If you’re headed to the Rose Bowl and want to prepare for cocktail hour ahead of time, make sure to leave the goods out of your carry-on bags.
You could have a serious party with the amount of booze Transportation Security Administration agents find in people’s bags. Only that’s not what happens – they just pour it out. The TSA posted this photo of two weeks’ worth of hootch people tried taking onto the plane – in just one airport.

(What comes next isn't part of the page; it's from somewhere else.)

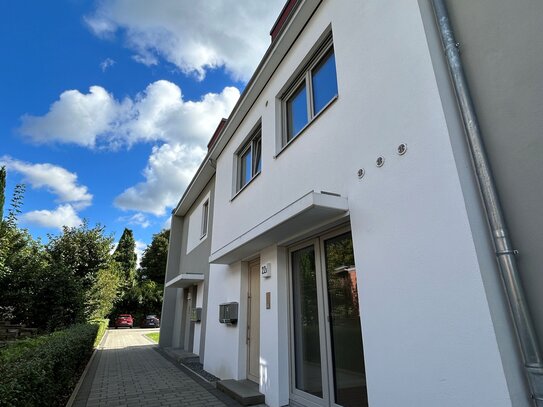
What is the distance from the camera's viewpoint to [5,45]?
9820mm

ROSE BOWL COVERAGE: UGA players arrive in Los Angeles
Don’t let this sad scenario happen to you:
What you see here isn’t the beginning of the annual office Christmas party, it’s two-week’s worth of alcohol that was left behind at Boston (BOS) checkpoints because they didn’t adhere to our liquid policies. And this picture doesn’t include the beer and wine. Alcohol is destroyed every two weeks. Here are some tips on how to travel with alcohol: … Carry-on Baggage – Travelers may carry as many 3.4 ounce bottles of liquid (mini bottles of liquor are 1.7 ounces) that fit comfortably in one, quart sized, clear plastic, zip-top bag. Comfortable means that the bag will seal without busting at the seams. One bag is permitted per passenger. … Checked Baggage – Any amount of alcohol greater than 3.4 ounces must be packed in checked baggage. Beverages with more than 70% alcohol content (140 proof), including 95% grain alcohol and 150 proof rum, cannot be packed in checked luggage. Travelers may take up to five liters of alcohol with alcohol content between 24% and 70% per person as checked luggage if it’s packaged in a sealable bottle or flask. Alcoholic beverages with less than 24% alcohol content are not subject to hazardous materials regulations.